Nonetheless, there are two areas where the effects of Brexit could still be felt significantly: tourism and small business. In 2015 the Caribbean had 28.7 million visitors. When the population of the region is estimated at around 39 million, it’s easy to see how a change could have huge flow-on effects, when annual visitors to the region are over two thirds of the total population.

Any decline in the British pound sterling could have significant implications for the region, given that many tourists will happily ‘island hop’ throughout the Caribbean, just as they go from state to state in the US, or nation to nation in Europe.

It’s true that the impending break of Britain from the EU increases the chance that more Britons will look elsewhere to holiday. But while Britons may lose the right to work and travel freely in the EU for a long duration, the Eurostar route from London to Paris will still be busy. And, at just US $60 for a one-way ticket, will remain far more affordable than a London to Castries flight that will cost around US $1,000.

This is particularly concerning on the retail level. While multi millionaires and billionaires will continue to holiday wherever they please, with little concern for the state of local currency, hotels and other tourism outlets that rely on incentivising travellers with added value and extras could be hit hard by a decline in the pound.

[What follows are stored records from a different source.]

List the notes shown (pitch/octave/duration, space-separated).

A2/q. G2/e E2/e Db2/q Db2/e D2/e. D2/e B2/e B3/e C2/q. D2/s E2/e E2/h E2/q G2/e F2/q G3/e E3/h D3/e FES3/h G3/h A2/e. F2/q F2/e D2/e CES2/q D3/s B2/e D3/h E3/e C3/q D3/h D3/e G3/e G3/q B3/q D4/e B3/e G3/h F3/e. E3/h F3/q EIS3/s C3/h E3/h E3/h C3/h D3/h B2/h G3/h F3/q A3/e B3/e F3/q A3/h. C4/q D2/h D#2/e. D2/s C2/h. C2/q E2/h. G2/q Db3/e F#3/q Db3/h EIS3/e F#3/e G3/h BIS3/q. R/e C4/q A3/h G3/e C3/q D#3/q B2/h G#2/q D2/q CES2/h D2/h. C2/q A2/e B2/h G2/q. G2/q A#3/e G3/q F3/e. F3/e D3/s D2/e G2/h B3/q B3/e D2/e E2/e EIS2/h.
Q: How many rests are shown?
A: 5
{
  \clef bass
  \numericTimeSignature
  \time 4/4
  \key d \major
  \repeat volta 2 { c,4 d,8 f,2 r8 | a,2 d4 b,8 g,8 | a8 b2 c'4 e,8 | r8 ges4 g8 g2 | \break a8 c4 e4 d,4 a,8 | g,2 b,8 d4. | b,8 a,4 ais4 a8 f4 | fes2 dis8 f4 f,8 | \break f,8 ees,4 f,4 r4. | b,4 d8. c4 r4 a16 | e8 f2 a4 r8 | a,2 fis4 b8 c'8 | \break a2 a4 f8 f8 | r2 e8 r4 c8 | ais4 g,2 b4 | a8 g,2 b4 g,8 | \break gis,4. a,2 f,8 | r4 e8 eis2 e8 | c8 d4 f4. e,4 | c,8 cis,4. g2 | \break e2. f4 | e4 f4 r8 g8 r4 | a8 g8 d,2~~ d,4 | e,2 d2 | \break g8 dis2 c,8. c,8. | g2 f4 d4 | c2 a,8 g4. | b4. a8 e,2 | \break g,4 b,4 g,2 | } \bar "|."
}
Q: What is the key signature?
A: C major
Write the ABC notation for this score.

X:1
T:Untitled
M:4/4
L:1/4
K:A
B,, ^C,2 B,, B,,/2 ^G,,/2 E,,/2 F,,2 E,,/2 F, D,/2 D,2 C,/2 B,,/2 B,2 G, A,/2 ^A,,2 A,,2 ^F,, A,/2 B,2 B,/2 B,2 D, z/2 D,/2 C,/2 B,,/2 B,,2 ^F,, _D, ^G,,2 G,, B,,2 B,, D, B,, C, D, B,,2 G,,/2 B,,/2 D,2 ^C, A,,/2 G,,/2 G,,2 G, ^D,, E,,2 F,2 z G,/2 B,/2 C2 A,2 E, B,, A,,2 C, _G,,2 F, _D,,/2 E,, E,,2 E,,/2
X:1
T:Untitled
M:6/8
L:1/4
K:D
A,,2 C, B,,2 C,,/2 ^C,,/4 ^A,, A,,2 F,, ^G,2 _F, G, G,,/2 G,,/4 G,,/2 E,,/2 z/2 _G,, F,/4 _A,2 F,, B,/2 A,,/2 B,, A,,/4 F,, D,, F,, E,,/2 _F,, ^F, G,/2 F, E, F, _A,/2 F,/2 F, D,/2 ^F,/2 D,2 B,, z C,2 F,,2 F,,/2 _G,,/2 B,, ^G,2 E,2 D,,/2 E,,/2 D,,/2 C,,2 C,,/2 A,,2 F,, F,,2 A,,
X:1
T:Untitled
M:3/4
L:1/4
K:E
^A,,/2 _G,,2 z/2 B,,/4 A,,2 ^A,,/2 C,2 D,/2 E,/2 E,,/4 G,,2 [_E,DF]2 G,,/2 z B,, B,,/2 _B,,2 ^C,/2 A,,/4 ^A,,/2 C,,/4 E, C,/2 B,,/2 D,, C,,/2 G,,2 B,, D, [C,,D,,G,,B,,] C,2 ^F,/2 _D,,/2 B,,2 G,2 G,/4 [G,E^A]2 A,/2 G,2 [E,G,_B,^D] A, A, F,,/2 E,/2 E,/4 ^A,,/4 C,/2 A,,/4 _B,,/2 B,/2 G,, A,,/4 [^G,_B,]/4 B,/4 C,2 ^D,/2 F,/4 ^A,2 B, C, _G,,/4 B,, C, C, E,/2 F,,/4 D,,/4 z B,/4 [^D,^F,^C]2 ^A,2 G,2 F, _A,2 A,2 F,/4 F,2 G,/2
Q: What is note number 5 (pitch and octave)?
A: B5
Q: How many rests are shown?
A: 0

At present the pound is performing better than it did in the early period after the Brexit decision, trading at around US $1.35  versus $1.20. But it is still way down on highs in recent years, with $1.71 seen in 2014, just two years before the Brexit vote. Ultimately, the performance of the pound will depend upon the performance of the British economy which, in turn, will depend heavily on a Brexit deal, and the success of the transition.

SO WHAT IS LIKELY TO HAPPEN?

Ultimately, a hard Brexit remains unlikely. So, too, a ‘rough landing’ – as the UK and EU look to a transition period. At time of writing, the prospect of the UK landing a trade deal with the EU similar to that of Japan, South Korea and Canada is considerable. It is surely not the ideal in the minds of many, but better than a hard exit that could deliver another round of turbulence to the UK in years ahead.

This is particularly true as it could hurt niche sectors, but ones with rapidly growing business. Any local businesses that have ongoing links with Britain and Europe could also be impacted by VAT. While British goods are often highly regarded around the world, they could also be more highly priced, as extra customs duties come into play.

Initially, this may not seem like a huge consideration but, in the day and age of eCommerce, the potential for higher prices somewhere along the supply chain – if not simply at the start or the end – is considerable. Thereafter, the prospect of many British traders, suddenly without the free-flowing access to the EU, having to raise prices or change modes of distribution, is also a factor.

FINAL THOUGHTS

The Brexit vote mandates that some renegotiation of the British relationship with the EU will be necessary, especially as the central tension between London and Brussels has been that of ongoing access to the common market. Britain wants to keep it but Brussels won’t entertain it unless it also comes with freedom of movement. This is an aspect that many lead proponents of Brexit have refused to accept, promising an EU-free Britain that would have greater control over its immigration policy.

As a region, the Caribbean has shifted from a one-time reliance upon exports like bananas to now being a global leader in tourism and finance. The heavy emphasis upon these two sectors in the economy is not without its vulnerabilities but is certainly an illustration of the growth and dynamism of regional nations, and the many professionals who’ve built great businesses.

What a post-Brexit Britain can offer the world remains to be seen. What the region of the Caribbean can offer is considerable. Just as people of our region will watch with interest the negotiations out of London before they conclude in 2019, so too should they keep a keen eye on what happens closer to home. The year ahead promises to be an immensely exciting one around the Caribbean.